Under a sheet of gunfire and explosions, as rain and thunder thrash the darkened earth, a multitude of heroes descend into the carnage. Colony worlds have been unexpectedly attacked. Chaos has been unleashed by a plague of evil terror as corrupt Governments rely on weaponry and stealth to maintain authority. Human, mechanical and fantasy forces unite and collide in a universe without trust. Humanity is at stake and the power of love must prevail.

In the distance, amidst the analogue ruins of a fading biosphere, past the weather-worn flags of a once-powerful empire, a monument emerges from the wreckage; an altar to a lost nation – no – to civilisation itself.

But for as long as the wars continue to rage with their unrelenting, glory-seeking heroes and until the power ballads, unfettered in their heart-breaking sincerity, cease to be sung, civilisation will silently, willingly, pleasurably continue to fade to black.


Stepping through sheets of black pvc into a darkened void, a rumble of thunder surrounds you, followed swiftly by a crack of lightning. You can just about make out a screen in the distance, looming overhead and showing only fuzz. As your eyes adjust you see that the floor is strewn with detritus; broken machinery, TV’s, barrels and bike wheels dictate a path onto a mirrored walkway, reflecting an immense structure ahead. As your eyes settle further you make out the outline of a monument; an altar. Bedecked in tin foil the structure reaches imposingly, ridiculously, into a sky of would-be ominous, cartoon-like clouds.
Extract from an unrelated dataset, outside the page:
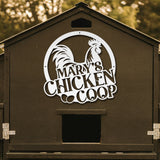 Chicken coop with a decorative rooster logo and 'Mary's Chicken Coop' text.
Embedded in the altar, the screen flickers into life and the nightmare begins to unfold.

Clips from video game trailers are cut and spliced into a cacophony of relentless violence, forming a loose but compelling end-of-world narrative. Power ballads intermittently overlay the visual and aural assault, weaving a love story into the homoeroticism and undercutting the hyper masculinity and sexualised images of women with a tongue-in-cheek melodrama. A single coke can carelessly, deliberately, anoints the altar; an altar consecrated to the monetisation of the failed futures of yesterday and the lost dreams of better tomorrows.